(5 aprile 2022) Sostegno ai progetti umanitari attivati in Ucraina dalle Ong che hanno partecipato al bando regionale, assistenza concreta ai profughi ucraini, soprattutto donne e minori, accolti in Emilia-Romagna, ma anche ricostruzione di spazi pubblici o di forte valenza sociale come scuole o biblioteche nel Paese martoriato, non appena le condizioni lo renderanno possibile. Queste alcune finalità della legge “Misure urgenti di solidarietà in favore della popolazione ucraina” che oggi abbiamo approvato in Assemblea legislativa.

La normativa formalizza l’impegno della Regione, definendo gli utilizzi delle risorse, attuali e future, rese disponibili grazie alla raccolta fondi regionale per l’assistenza alle persone che scappano dalla guerra, fondi che ad ora ammontano a quasi 2,1 milioni di euro (tutte le informazioni sono su https://www.regione.emilia-romagna.it/raccolta-fondi-ucraina). 50mila euro sono già stati destinati al progetto di aiuto umanitario “HelpUkraine” e altri 200mila, provenienti dalla raccolta, serviranno a sostenere ulteriori 7 interventi, vincitori anch’essi del bando regionale.
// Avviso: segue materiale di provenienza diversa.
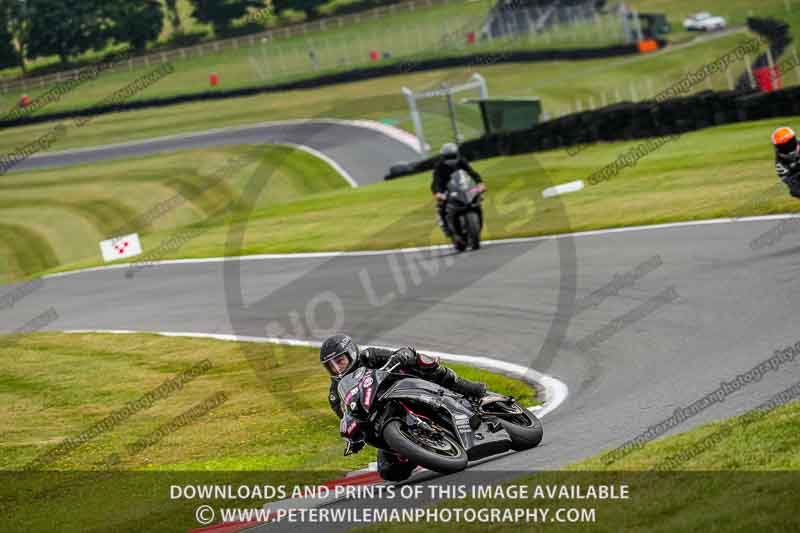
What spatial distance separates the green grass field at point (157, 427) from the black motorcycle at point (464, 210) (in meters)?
5.40

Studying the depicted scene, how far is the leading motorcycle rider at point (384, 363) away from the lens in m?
9.48

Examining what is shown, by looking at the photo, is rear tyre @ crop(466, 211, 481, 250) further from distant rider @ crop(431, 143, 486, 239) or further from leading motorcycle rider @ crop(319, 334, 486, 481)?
leading motorcycle rider @ crop(319, 334, 486, 481)

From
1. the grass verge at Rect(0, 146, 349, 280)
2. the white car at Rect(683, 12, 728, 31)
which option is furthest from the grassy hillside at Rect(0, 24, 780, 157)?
the grass verge at Rect(0, 146, 349, 280)

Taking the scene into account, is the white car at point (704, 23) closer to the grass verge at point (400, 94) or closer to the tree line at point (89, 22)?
the grass verge at point (400, 94)

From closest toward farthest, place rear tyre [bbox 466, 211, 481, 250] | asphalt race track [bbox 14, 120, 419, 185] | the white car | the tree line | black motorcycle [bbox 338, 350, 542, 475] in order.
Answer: black motorcycle [bbox 338, 350, 542, 475] → rear tyre [bbox 466, 211, 481, 250] → asphalt race track [bbox 14, 120, 419, 185] → the white car → the tree line

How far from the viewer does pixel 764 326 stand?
39.7ft

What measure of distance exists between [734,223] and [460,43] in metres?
55.8

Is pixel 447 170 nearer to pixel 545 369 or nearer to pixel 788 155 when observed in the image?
pixel 788 155

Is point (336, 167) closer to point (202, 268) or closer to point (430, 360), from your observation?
point (202, 268)

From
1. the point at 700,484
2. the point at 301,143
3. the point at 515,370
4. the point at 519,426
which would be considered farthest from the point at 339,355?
the point at 301,143

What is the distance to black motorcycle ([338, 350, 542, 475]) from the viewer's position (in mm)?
8984

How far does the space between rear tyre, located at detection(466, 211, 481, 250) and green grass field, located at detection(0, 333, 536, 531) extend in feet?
18.3

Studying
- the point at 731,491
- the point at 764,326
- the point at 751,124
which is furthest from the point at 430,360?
the point at 751,124

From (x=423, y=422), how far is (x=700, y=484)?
2.57 metres
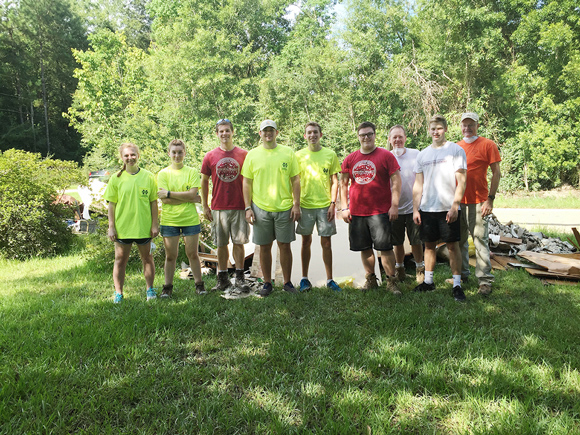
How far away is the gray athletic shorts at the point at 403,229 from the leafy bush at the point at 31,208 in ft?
23.5

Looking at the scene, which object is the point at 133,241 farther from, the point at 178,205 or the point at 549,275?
the point at 549,275

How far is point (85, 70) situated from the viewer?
79.3ft

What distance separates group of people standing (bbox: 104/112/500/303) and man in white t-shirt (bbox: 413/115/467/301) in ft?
0.04

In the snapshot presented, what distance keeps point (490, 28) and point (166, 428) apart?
21479 mm

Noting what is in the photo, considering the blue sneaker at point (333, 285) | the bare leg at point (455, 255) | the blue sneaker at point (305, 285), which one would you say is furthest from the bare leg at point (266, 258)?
the bare leg at point (455, 255)

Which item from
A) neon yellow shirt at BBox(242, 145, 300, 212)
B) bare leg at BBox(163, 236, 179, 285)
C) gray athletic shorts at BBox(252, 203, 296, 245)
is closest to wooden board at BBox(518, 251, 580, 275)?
gray athletic shorts at BBox(252, 203, 296, 245)

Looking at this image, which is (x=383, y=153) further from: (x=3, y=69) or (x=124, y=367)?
(x=3, y=69)

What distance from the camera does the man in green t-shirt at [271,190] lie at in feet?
15.9

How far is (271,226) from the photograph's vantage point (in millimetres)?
4938

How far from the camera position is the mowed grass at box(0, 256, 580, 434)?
244 centimetres

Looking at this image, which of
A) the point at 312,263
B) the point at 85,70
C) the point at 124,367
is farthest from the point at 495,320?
the point at 85,70

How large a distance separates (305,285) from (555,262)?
391 cm

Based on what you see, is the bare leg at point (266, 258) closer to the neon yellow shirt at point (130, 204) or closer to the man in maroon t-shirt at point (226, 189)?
the man in maroon t-shirt at point (226, 189)

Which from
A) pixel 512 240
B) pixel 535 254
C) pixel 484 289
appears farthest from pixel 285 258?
pixel 512 240
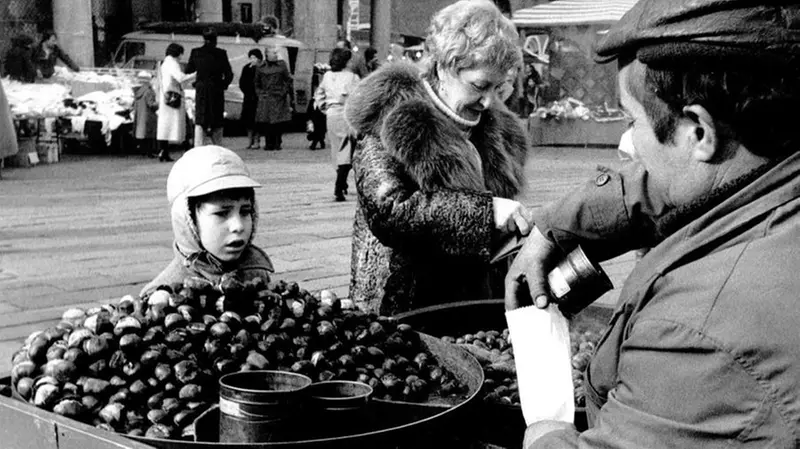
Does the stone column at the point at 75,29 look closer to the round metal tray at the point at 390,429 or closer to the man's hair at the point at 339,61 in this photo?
the man's hair at the point at 339,61

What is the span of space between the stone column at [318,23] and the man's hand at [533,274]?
2497 cm

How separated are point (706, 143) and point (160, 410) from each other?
1.09 meters

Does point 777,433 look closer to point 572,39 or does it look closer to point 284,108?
point 284,108

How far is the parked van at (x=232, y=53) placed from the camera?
1770 centimetres

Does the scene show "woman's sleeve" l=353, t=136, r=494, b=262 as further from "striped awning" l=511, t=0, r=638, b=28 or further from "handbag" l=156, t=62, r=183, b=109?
"striped awning" l=511, t=0, r=638, b=28

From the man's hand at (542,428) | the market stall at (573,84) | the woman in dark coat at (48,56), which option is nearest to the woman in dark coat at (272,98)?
the woman in dark coat at (48,56)

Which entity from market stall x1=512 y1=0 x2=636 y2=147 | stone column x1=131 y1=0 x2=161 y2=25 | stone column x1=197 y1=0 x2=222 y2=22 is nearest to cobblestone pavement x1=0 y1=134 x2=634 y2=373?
market stall x1=512 y1=0 x2=636 y2=147

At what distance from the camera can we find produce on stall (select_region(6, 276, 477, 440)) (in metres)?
1.77

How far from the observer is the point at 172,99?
13344mm

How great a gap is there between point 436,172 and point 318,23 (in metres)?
24.5

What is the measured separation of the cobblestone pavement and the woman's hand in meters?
0.61

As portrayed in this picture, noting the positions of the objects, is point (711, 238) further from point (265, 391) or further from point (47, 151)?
point (47, 151)

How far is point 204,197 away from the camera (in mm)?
2943

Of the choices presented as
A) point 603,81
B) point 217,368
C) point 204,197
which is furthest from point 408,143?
point 603,81
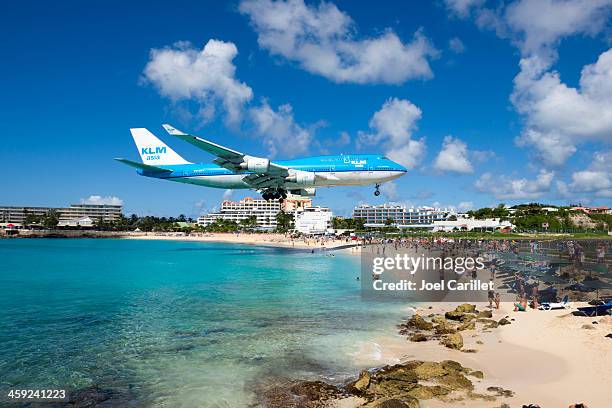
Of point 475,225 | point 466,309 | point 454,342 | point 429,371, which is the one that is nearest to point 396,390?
point 429,371

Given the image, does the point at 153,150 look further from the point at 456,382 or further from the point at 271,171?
the point at 456,382

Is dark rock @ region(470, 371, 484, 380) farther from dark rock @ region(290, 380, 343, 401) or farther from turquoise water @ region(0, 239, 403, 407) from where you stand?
dark rock @ region(290, 380, 343, 401)

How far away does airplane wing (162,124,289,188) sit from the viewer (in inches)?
1287

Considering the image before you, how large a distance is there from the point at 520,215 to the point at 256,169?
406 feet

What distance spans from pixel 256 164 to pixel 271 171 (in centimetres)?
173

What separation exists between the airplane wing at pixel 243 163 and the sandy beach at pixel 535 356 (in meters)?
21.2

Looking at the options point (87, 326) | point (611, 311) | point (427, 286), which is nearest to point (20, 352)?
point (87, 326)

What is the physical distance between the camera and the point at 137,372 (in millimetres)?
14930

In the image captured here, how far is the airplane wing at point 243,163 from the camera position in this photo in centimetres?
3269

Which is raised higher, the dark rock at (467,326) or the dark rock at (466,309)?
the dark rock at (466,309)

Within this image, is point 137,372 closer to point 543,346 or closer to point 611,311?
point 543,346

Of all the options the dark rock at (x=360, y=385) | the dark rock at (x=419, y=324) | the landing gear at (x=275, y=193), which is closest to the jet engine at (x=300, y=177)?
the landing gear at (x=275, y=193)

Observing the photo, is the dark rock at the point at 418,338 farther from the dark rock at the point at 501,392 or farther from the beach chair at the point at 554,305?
the beach chair at the point at 554,305

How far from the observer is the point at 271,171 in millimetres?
37469
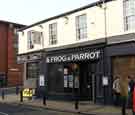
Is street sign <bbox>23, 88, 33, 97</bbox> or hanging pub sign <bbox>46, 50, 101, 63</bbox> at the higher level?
hanging pub sign <bbox>46, 50, 101, 63</bbox>

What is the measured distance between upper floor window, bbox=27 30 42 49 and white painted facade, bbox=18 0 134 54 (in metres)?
0.37

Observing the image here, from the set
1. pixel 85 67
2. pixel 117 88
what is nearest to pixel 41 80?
pixel 85 67

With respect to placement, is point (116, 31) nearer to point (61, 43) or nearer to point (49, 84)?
point (61, 43)

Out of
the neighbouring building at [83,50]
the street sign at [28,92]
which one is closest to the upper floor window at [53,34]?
the neighbouring building at [83,50]

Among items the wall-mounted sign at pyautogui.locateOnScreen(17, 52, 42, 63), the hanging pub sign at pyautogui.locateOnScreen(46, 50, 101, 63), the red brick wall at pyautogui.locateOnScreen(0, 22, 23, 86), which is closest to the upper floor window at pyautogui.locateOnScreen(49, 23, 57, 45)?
the hanging pub sign at pyautogui.locateOnScreen(46, 50, 101, 63)

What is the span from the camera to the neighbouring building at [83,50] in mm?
21094

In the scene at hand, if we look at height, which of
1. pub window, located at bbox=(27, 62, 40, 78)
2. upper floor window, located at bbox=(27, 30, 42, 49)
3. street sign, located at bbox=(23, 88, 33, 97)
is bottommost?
street sign, located at bbox=(23, 88, 33, 97)

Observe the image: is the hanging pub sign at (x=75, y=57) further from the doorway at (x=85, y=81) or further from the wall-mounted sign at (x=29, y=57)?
the wall-mounted sign at (x=29, y=57)

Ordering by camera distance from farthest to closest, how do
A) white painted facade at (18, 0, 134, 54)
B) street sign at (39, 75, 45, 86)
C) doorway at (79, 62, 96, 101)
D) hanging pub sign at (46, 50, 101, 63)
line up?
street sign at (39, 75, 45, 86) → doorway at (79, 62, 96, 101) → hanging pub sign at (46, 50, 101, 63) → white painted facade at (18, 0, 134, 54)

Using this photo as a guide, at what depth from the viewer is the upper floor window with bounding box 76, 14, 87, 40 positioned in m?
24.4

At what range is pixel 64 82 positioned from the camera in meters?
26.2

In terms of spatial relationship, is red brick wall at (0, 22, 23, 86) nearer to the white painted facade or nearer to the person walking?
the white painted facade

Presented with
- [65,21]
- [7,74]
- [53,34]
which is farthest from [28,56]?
[7,74]

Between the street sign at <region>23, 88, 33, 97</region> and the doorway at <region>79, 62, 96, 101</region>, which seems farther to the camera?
the street sign at <region>23, 88, 33, 97</region>
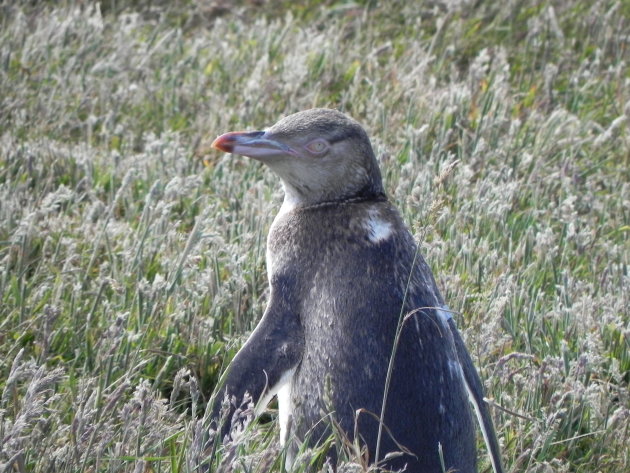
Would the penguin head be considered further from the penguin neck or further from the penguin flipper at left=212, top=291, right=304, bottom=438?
the penguin flipper at left=212, top=291, right=304, bottom=438

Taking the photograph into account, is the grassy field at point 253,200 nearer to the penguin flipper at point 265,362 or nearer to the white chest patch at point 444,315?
the penguin flipper at point 265,362

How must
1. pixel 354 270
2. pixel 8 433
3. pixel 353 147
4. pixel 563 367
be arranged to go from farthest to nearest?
pixel 563 367, pixel 353 147, pixel 354 270, pixel 8 433

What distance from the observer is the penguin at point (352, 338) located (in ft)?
9.91

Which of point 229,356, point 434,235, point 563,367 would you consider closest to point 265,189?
point 434,235

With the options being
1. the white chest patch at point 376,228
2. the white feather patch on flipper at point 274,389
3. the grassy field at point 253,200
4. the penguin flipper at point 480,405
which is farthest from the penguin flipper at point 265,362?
the penguin flipper at point 480,405

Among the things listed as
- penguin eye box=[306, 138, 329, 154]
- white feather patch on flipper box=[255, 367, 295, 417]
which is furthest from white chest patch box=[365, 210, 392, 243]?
white feather patch on flipper box=[255, 367, 295, 417]

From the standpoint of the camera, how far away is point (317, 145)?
3496 mm

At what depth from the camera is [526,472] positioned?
10.7 ft

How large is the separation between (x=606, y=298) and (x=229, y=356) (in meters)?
1.57

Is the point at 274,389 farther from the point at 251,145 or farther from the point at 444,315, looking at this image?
the point at 251,145

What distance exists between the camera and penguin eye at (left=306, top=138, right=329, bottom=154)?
3.49 m

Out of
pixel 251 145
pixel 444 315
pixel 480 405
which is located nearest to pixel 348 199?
pixel 251 145

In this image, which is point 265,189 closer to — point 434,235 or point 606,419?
point 434,235

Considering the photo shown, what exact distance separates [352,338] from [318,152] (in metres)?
0.69
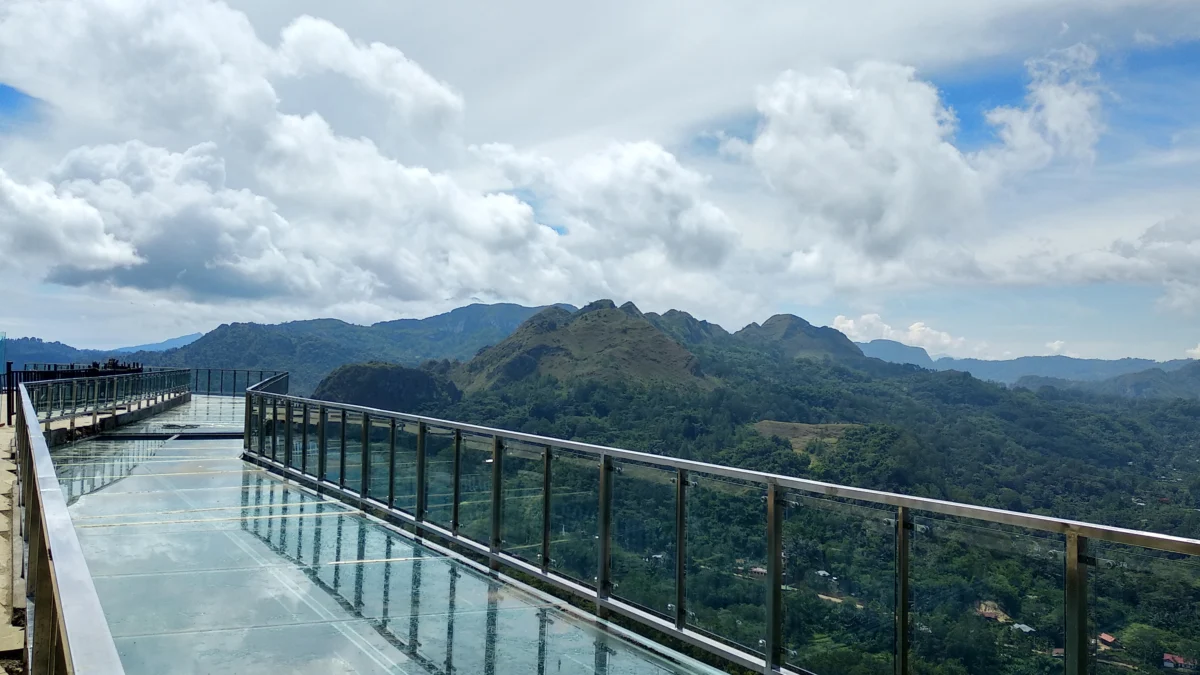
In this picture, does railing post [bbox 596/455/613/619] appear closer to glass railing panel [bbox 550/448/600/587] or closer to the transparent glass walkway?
glass railing panel [bbox 550/448/600/587]

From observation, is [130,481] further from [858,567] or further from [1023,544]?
[1023,544]

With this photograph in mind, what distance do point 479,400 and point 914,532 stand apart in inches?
4515

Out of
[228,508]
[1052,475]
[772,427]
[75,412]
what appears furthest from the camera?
[772,427]

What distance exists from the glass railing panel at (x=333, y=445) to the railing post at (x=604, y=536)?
19.4 ft

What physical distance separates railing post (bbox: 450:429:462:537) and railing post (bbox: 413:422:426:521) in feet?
2.15

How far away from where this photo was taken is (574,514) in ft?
22.3

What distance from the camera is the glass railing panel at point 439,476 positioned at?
8672 mm

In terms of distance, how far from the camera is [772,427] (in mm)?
104938

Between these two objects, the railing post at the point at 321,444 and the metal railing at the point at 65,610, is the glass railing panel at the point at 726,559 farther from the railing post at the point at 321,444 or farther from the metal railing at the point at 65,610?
the railing post at the point at 321,444

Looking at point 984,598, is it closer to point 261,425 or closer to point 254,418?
point 261,425

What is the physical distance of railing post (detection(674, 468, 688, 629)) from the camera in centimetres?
565

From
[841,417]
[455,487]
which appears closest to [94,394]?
[455,487]

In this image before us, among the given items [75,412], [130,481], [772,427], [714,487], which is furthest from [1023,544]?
[772,427]

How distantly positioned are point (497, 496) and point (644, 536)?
211cm
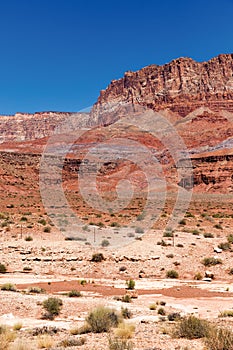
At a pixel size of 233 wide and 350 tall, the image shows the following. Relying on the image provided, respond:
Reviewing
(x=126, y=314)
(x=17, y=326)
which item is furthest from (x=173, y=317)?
(x=17, y=326)

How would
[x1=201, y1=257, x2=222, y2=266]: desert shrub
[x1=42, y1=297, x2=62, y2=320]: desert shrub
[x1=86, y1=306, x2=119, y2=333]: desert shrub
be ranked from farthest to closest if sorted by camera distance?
[x1=201, y1=257, x2=222, y2=266]: desert shrub, [x1=42, y1=297, x2=62, y2=320]: desert shrub, [x1=86, y1=306, x2=119, y2=333]: desert shrub

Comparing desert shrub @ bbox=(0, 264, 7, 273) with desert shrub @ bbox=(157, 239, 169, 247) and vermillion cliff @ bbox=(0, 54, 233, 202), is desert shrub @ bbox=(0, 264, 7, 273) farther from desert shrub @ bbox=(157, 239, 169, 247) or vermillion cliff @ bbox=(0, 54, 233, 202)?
vermillion cliff @ bbox=(0, 54, 233, 202)

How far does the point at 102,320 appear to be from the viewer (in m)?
10.2

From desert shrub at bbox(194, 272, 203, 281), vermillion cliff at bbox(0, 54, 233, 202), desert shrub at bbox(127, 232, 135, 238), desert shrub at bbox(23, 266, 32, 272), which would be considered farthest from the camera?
vermillion cliff at bbox(0, 54, 233, 202)

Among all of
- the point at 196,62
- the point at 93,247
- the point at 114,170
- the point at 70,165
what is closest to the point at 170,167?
the point at 114,170

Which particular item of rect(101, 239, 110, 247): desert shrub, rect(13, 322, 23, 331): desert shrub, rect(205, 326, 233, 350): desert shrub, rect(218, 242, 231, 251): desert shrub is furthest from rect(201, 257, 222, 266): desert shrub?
rect(205, 326, 233, 350): desert shrub

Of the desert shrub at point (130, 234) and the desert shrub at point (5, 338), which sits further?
the desert shrub at point (130, 234)

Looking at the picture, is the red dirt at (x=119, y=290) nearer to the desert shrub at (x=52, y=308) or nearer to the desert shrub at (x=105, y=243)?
the desert shrub at (x=52, y=308)

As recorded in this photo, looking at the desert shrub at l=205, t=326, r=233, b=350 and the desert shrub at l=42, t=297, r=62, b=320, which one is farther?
the desert shrub at l=42, t=297, r=62, b=320

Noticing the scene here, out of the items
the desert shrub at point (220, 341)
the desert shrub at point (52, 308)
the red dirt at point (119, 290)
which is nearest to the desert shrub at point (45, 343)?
the desert shrub at point (52, 308)

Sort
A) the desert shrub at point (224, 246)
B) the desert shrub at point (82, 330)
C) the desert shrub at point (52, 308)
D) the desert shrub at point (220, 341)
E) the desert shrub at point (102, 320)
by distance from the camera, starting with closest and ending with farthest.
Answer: the desert shrub at point (220, 341), the desert shrub at point (82, 330), the desert shrub at point (102, 320), the desert shrub at point (52, 308), the desert shrub at point (224, 246)

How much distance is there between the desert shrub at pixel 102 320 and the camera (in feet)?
32.9

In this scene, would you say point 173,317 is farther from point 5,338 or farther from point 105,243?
point 105,243

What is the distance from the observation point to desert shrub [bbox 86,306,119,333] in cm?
1002
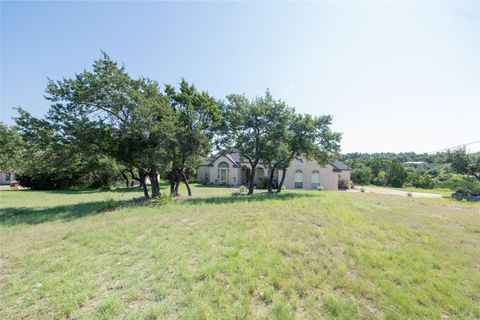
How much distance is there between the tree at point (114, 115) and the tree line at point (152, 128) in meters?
0.04

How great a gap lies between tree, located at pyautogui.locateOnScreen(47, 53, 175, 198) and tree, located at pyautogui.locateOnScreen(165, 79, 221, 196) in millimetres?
925

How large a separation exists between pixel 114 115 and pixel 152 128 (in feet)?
8.49

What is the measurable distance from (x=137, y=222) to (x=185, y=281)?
14.3 feet

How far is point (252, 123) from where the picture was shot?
15.8 m

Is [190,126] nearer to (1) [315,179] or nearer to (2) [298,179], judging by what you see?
(2) [298,179]

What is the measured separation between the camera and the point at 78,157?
1295 centimetres

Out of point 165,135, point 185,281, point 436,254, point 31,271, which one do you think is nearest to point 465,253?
point 436,254

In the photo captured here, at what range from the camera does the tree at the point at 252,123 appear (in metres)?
15.4

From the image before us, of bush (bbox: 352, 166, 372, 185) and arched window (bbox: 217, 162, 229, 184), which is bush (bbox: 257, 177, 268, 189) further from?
bush (bbox: 352, 166, 372, 185)

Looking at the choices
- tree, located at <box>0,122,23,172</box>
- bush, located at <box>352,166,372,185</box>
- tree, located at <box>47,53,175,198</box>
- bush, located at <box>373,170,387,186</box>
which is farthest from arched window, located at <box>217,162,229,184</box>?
bush, located at <box>373,170,387,186</box>

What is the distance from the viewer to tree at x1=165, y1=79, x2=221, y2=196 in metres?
13.6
Si tratta nel merito di fornitura di beni di prima necessità e servizi, assistenza sanitaria, supporto psicologico, attività educative per i minori. Con particolare attenzione verso donne, bambini, persone con disabilità, anziani e chiunque sia in condizione di fragilità e vulnerabilità. I destinatari di questi primi contributi sono associazioni e soggetti individuati dalla legge regionale 12/2002 (“Interventi per la cooperazione internazionale con i paesi in via di sviluppo e i Paesi in via di transizione, la solidarietà internazionale e la promozione di una cultura di pace”), gli enti locali e gli enti del Terzo settore. Via via le risorse saranno destinate all’accoglienza sul territorio.

Insomma, in continuità con le nostre politiche di cooperazione internazionale, possiamo sostenere le persone rifugiate con interventi tempestivi grazie alla solidarietà di quanti fino ad ora hanno donato e di quanti lo faranno, nonché delle tante famiglie e cittadini che hanno messo a disposizione le proprie case.